How do we find an ${(\epsilon,\delta)}$-differentially private mechanism minimizing the ${\ell_2^2}$ error? It turns out that if the columns of ${A}$ (i.e. the vectors ${Ae_i}$) all lie in a ball of radius ${R}$ around the origin, then it is enough to add Gaussian noise of magnitude ${cR}$ in each coordinate of ${Ax}$, where ${c = c(\epsilon,\delta)}$ is a constant depending on ${\epsilon}$ and ${\delta}$ alone. This result in fact predates the definition of differential privacy: intuitively, one person entering or leaving the database can cause a perturbation of size ${Ae_i}$ in the value of ${Ax}$, and thus adding Gaussian noise to hide such a perturbation is sufficient to guarantee privacy.

There is of course no reason for this mechanism to be anywhere near optimal, and in general it is not. However, it turns out that if this ball of radius ${R}$ happens to be the Minimum volume Ellipsoid that contains all the points ${\pm Ae_i}$ (also known as the John-Loewner Ellipsoid of this set of points), then we have a lot more structure to work with. A result of John, combined with the restricted invertibility theorem of Bourgain and Tzafriri guarantees that in this case, one can find ${\frac{d}{2}}$ of the columns of ${A}$ that have norm ${R}$ and are nearly orthogonal. Armed with these, and using the rotational invariance of the ${\ell_2}$ version of discrepancy, we can easily come up with a sub-matrix ${B}$ that certifies that the simple Gaussian mechanism is nearly optimal. Intuitively, the nearly orthogonal columns define a simplex with large volume, which gives the determinant lower bound.
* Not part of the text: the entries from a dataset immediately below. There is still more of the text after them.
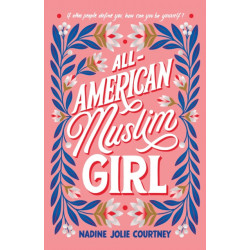 All-American Muslim Girl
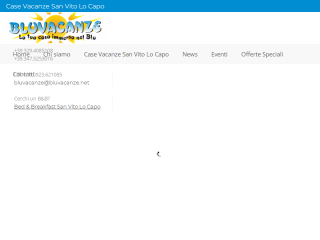 San vito lo capo Case vacanze e appartamenti in affitto.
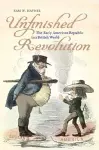 Unfinished Revolution cover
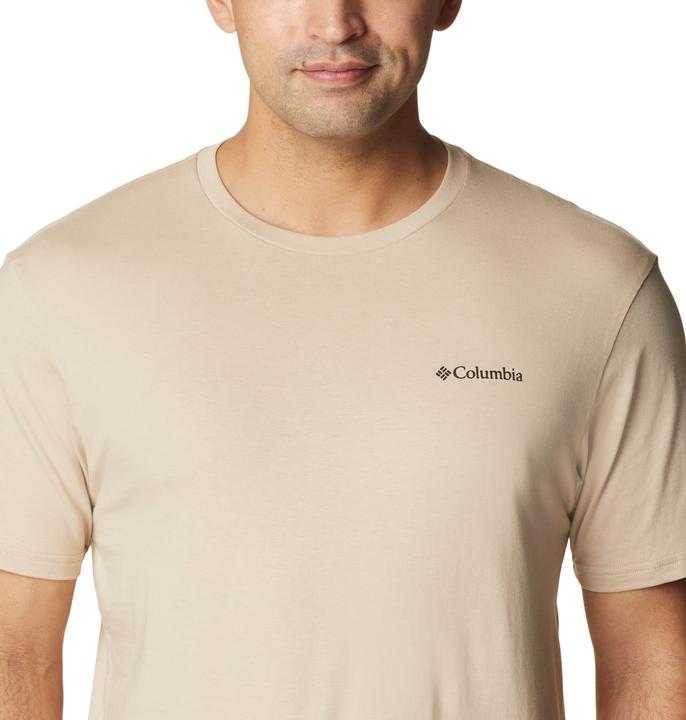 Produktbild Columbia Barton Springs™ SS Graphic Tee (XS)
Of course in general, we will not be lucky enough to get a ball as the John-Loewner Ellipsoid. Suppose we get ${E}$ as the John-Loewner Ellipsoid. Let ${U}$ be the subspace spanned by the ${\frac{d}{2}}$ longest axes of ${E}$, and let ${V}$ be the complement subspace. Further let ${R}$ be the length of the ${\frac{d}{2}}$th longest axis. It turns out that a generalization of Bourgain-Tzafriri due to Vershynin can still be used to find a good ${B}$ in ${P_UA}$, where ${P_U}$ is the projection matrix for ${U}$. Moreover, since ${P_VA}$ is contained in a ball of radius ${R}$, we can define a mechanism for the projection ${P_VAx}$ that has error within a constant factor of the determinant lower bound that we get from ${B}$. This gives us some progress towards outputting ${Ax}$. We next recursively find a mechanism for ${P_UAx}$. Since we halve the dimension in each iteration, we have at most ${O(\log d)}$ iterations. We can use standard privacy machinery to ensure that the overall mechanism satisfies differential privacy. Since each step of the recursion has error within a constant factor of a lower bound output in that step, our overall ${\ell_2^2}$ error is within a polylog factor of one of the lower bounds. This completes the rough sketch of the mechanism. See the paper for full details.

Thus we now know that hereditary discrepancy is approximable to a polylog factor, and not approximable better than a factor of 1.5. Closing, or even narrowing this gap is an interesting open problem.

Many thanks to Alex Nikolov and Li Zhang for his contribution to the content and the writing of this post.

Edit 2/13: Edited to fix the missing link to the paper.